La presenza straniera, comprese le aziende italiane, è decisiva per la stessa economia ivoriana che impiega nel settore il 68 per cento della forza lavoro e, come ricorda Malpensa24, “è in questo contesto che un investitore italiano ha messo in difficoltà migliaia di contadini e le loro famiglie per non avere ottemperato agli impegni presi”.

Abbiamo chiamato l’azienda italiana per il dovuto chiarimento, ma è chiusa per ferie sino al 27 agosto ed è impossibile da raggiungere.

Non è possibile immaginare se questo tipo di situazioni possa stimolare o frenare le migrazioni, ma certamente non si scappa dalla terra dove si è nati se vi sono condizioni favorevoli; se tutti gli imprenditori stranieri che oggi sfruttano l’Africa in questo modo si impegnassero anche solo a fornire normali condizioni di lavoro forse, ma solo forse, la situazione potrebbe mitigarsi o persino invertirsi.

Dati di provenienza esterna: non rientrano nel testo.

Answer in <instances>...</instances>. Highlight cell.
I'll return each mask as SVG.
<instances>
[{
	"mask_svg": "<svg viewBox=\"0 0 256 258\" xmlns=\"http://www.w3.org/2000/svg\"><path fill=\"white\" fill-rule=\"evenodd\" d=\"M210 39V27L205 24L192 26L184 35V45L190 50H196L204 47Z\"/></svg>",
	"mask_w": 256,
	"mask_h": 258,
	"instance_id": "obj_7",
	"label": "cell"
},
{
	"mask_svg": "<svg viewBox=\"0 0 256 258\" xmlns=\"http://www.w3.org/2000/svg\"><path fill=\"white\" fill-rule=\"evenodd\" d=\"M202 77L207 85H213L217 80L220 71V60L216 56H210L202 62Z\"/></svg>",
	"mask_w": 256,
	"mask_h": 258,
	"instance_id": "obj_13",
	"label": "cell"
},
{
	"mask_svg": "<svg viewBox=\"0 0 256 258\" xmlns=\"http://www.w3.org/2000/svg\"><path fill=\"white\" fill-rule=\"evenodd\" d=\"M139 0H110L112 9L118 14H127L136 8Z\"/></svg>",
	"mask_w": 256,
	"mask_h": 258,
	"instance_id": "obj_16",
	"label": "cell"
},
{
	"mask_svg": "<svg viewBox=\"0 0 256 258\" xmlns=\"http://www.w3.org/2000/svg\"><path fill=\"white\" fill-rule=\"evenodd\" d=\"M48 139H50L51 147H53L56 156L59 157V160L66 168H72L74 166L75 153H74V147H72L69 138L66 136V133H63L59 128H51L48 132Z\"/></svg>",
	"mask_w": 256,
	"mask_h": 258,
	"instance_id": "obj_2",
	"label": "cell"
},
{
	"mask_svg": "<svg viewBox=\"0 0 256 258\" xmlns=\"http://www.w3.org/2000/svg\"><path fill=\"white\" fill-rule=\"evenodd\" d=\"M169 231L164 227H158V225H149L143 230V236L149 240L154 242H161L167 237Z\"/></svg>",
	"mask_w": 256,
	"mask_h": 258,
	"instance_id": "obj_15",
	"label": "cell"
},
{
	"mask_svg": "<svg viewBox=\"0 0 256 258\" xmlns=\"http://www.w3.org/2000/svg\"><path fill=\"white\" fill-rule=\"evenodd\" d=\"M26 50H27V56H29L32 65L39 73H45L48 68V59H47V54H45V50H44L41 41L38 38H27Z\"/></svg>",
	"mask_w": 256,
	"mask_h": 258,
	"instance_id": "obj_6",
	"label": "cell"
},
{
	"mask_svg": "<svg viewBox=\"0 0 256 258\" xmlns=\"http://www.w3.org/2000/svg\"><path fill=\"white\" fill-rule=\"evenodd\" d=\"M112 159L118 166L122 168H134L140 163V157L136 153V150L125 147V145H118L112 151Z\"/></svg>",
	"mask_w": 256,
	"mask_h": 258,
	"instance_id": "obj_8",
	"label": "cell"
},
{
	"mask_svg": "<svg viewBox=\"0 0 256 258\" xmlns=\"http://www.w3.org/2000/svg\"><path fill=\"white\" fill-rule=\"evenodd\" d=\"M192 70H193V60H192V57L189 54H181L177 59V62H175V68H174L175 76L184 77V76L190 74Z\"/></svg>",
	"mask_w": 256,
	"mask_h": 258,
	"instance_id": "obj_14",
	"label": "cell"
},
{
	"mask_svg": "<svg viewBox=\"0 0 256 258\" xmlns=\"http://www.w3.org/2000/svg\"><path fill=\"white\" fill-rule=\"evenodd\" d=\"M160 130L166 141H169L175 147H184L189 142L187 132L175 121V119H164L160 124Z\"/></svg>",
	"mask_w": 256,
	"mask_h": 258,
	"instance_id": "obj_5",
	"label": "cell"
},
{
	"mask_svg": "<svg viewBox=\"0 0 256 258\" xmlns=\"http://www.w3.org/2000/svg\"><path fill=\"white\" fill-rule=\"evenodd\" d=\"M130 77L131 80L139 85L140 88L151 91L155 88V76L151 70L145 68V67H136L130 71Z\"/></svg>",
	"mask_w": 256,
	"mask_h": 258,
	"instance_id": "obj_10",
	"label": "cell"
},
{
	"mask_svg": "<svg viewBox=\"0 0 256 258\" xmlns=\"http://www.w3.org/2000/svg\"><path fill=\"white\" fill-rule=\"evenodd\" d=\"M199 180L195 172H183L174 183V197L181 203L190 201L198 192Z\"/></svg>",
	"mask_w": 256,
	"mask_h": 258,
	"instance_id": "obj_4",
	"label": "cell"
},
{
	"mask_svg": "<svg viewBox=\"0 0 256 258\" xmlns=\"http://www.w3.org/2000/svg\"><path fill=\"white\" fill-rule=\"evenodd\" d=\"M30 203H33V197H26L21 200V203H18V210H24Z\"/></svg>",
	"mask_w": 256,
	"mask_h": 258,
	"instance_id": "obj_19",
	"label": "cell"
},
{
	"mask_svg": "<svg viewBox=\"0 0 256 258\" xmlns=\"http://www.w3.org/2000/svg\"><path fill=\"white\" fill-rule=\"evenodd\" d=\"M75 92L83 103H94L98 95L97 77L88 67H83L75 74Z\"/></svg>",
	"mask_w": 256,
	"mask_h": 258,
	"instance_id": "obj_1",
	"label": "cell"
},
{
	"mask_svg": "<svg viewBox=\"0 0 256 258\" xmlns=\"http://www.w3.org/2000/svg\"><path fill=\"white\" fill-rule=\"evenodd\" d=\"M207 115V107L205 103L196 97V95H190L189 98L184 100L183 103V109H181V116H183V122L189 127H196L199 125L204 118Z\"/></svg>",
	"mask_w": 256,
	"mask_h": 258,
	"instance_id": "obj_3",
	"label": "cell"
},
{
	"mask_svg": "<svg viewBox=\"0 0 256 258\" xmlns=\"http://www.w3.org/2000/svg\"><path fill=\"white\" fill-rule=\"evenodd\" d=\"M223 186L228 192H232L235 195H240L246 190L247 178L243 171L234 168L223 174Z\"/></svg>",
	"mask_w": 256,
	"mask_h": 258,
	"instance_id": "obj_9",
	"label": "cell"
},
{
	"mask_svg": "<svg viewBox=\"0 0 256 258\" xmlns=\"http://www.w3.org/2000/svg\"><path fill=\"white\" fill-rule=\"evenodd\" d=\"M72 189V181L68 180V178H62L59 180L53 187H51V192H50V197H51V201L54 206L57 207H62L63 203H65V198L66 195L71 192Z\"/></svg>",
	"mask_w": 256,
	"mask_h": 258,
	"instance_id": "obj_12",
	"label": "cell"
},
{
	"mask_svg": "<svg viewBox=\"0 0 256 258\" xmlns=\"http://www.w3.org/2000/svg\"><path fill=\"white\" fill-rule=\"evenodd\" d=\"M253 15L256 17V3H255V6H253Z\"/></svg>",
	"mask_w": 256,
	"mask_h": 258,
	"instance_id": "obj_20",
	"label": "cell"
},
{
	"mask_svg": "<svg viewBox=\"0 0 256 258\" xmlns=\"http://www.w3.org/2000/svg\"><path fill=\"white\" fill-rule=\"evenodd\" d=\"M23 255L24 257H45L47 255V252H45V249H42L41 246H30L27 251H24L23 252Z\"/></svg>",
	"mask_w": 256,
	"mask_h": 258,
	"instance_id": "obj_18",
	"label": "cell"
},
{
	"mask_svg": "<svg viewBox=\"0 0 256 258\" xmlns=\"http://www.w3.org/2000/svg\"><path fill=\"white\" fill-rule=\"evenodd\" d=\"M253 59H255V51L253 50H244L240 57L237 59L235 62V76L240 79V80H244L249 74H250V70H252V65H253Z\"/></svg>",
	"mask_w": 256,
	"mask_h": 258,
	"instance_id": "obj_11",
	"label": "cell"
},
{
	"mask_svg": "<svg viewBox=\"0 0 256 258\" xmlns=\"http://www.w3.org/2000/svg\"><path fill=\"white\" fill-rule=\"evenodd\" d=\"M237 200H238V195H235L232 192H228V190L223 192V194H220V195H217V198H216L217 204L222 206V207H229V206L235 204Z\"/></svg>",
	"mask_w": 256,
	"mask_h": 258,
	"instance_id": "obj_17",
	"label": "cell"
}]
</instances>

Senza guardare alla fonte dei problemi, l’Africa è per noi oggi solo una risorsa di sfruttamento, sia esso industriale o per una politica populista, al contrario cominciare a pensare a come potremmo davvero aiutarli a casa loro ed impedirne le migrazioni dovrebbe far parte della normale politica estera della sinistra che vede da sempre proprio nella ampia socialità e nella ridistribuzione delle ricchezze un principio fondante.